Upgrading from Mistral OCR 2
Mistral OCR 3 introduces a number of particular upgrades in comparison with OCR 2. The general public launch notes spotlight 4 key areas:
- handwritten Mistral OCR 3 extra precisely interprets cursive, combined content material annotations, and handwritten textual content positioned on high of printed templates.
- kind Improves detection of packing containers, labels, and handwriting in dense layouts equivalent to invoices, receipts, compliance kinds, and authorities paperwork.
- scanned advanced paperwork This mannequin is extra sturdy to compression artifacts, skew, distortion, low DPI, and background noise in scanned pages.
- advanced desk You possibly can rebuild desk constructions, together with headers, merged cells, multi-row blocks, and column hierarchies, and return HTML tables with the suitable info.
colspanandrowspanUse tags to make sure format is preserved.

Pricing, batch inference, and annotations
OCR 3 mannequin playing cards are priced at $2 per 1,000 pages for normal OCR and $3 per 1,000 annotated pages when utilizing structured annotations.

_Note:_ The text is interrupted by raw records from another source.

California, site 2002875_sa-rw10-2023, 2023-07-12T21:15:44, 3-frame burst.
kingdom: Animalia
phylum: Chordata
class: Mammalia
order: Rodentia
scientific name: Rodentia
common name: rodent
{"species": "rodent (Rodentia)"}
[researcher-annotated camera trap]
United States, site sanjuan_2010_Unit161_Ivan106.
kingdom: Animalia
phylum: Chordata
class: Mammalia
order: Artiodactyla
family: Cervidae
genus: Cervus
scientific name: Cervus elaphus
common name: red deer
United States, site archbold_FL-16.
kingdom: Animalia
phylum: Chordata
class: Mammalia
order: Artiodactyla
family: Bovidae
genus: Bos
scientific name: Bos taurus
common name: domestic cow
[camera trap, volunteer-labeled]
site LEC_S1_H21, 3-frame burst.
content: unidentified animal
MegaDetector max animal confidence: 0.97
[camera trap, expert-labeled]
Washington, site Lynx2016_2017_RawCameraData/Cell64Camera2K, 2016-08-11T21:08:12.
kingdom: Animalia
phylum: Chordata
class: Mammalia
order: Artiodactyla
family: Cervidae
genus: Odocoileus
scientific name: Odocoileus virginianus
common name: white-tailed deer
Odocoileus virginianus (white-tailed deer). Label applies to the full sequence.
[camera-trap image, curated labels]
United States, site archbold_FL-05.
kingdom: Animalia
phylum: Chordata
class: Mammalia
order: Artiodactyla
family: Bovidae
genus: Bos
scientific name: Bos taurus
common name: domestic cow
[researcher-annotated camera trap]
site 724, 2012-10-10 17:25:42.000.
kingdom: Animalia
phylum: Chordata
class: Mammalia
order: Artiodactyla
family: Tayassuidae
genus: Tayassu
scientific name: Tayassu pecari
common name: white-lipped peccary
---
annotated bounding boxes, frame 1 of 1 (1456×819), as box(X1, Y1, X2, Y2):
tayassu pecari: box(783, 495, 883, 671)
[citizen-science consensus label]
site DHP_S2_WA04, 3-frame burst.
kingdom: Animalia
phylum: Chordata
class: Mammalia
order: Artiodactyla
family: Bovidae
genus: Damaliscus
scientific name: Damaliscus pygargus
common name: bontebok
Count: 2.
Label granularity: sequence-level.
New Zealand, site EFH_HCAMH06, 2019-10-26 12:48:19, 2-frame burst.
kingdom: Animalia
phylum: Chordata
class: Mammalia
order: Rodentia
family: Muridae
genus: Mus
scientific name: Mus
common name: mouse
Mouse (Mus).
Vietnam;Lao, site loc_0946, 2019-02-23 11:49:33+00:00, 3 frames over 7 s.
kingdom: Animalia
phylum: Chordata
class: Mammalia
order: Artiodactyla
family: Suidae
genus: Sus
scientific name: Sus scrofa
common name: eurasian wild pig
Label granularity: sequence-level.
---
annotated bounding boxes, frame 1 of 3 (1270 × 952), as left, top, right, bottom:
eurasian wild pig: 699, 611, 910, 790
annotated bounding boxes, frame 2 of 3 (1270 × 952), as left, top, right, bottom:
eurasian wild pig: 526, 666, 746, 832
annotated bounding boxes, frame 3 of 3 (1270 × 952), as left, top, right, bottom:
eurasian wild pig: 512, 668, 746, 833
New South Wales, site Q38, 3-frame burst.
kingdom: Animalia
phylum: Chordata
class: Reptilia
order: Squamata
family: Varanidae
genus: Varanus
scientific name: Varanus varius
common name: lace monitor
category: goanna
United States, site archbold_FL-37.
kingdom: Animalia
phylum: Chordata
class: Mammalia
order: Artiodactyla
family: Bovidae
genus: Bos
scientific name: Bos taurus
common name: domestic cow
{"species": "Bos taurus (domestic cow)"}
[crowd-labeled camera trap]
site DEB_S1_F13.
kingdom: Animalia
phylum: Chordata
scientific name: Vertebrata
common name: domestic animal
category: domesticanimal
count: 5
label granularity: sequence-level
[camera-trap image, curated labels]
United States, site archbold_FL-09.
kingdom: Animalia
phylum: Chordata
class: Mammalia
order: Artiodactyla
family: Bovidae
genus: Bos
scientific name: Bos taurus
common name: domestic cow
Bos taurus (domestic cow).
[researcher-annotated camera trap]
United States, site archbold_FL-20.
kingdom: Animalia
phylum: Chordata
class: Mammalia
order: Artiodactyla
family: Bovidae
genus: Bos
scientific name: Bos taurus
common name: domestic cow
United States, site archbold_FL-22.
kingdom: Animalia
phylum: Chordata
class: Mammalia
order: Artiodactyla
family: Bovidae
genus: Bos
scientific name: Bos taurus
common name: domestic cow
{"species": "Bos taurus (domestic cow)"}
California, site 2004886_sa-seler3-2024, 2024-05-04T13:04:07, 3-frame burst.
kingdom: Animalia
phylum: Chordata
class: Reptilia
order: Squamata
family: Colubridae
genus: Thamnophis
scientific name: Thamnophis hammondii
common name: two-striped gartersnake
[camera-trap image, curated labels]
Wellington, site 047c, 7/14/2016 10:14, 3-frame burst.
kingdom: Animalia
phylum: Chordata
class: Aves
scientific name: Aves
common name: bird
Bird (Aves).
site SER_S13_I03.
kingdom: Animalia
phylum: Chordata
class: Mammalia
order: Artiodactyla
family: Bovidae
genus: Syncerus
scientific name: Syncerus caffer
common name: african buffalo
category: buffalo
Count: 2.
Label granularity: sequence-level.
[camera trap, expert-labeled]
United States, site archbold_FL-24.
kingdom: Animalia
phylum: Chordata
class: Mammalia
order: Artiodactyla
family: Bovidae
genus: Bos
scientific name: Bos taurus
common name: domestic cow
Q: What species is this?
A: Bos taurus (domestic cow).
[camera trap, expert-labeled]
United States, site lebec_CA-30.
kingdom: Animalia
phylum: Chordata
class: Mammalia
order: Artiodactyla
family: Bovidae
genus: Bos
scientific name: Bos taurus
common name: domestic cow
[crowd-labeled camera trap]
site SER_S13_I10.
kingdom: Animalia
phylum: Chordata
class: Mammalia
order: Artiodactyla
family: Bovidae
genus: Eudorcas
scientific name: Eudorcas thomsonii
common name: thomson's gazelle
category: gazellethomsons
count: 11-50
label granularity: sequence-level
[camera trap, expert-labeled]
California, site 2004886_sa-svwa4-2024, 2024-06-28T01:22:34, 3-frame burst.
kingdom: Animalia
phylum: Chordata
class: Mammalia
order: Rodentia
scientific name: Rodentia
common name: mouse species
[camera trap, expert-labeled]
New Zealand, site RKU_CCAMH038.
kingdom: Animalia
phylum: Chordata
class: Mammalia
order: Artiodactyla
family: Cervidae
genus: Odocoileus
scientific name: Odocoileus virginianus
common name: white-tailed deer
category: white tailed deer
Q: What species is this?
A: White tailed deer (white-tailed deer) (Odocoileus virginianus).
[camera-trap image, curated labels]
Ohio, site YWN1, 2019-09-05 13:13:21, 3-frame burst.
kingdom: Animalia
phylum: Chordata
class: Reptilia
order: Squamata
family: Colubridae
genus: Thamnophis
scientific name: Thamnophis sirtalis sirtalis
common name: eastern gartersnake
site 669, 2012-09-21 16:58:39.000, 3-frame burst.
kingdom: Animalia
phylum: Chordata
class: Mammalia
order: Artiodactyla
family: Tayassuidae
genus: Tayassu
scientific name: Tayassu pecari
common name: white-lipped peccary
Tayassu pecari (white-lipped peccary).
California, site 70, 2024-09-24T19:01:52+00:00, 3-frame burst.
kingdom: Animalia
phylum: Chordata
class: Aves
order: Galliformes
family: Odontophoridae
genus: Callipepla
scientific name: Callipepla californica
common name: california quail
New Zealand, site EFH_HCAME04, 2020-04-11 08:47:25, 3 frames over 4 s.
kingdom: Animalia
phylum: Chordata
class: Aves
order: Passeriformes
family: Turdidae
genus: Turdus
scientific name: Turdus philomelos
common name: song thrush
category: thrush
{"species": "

Mistral additionally exposes OCR 3 via Batch Inference API /v1/batchwhich is documented within the platform’s batch processing part. Batch processing applies a 50% low cost to jobs run via the batch pipeline, slicing the efficient value of OCR in half to $1 per 1,000 pages.
This mannequin is built-in with two essential options on the identical endpoint: annotations – structured and BBox extraction. These enable builders to connect schema-driven labels to areas of a doc and seize bounding packing containers for textual content and different components. That is helpful when mapping content material to downstream methods or UI overlays.
Vital factors
- fashions and roles: Mistral OCR 3, the identify is
mistral-ocr-2512is a brand new OCR service that powers Mistral’s Doc AI stack for page-based doc understanding. - Improved accuracy: In inner benchmarks masking kinds, scanned paperwork, advanced tables, and handwritten textual content, OCR 3 achieved a 74% general win fee versus Mistral OCR 2, and Mistral positions OCR 3 as state-of-the-art in opposition to each conventional and AI-native OCR methods.
- RAG structured output: This service extracts interleaved textual content and embedded photographs and returns markdown enriched with HTML-reconstructed tables, preserving format and desk construction so the output will be fed instantly into RAGs, brokers, and search pipelines with minimal further parsing.
- API and documentation format: Builders entry OCR 3 within the following methods:
/v1/ocrEndpoint or SDK, move the PDF asdocument_urlPhotographs equivalent to png and jpegimage_urlYou possibly can allow choices equivalent to , HTML desk output, header or footer extraction, and Base64 photographs within the response. - Pricing and batch processing: OCR 3 is priced at $2 per 1,000 pages and $3 per 1,000 annotated pages, however when used through the Batch API, the efficient value of normal OCR drops to $1 per 1,000 pages for large-scale processing.
Please verify technical details. Please be at liberty to test it out GitHub page for tutorials, code, and notebooks. Please be at liberty to observe us too Twitter Do not forget to hitch us 100,000+ ML subreddits and subscribe our newsletter.

Michal Sutter is a knowledge science knowledgeable with a grasp’s diploma in information science from the College of Padova. With a robust basis in statistical evaluation, machine studying, and information engineering, Michal excels at reworking advanced datasets into actionable insights.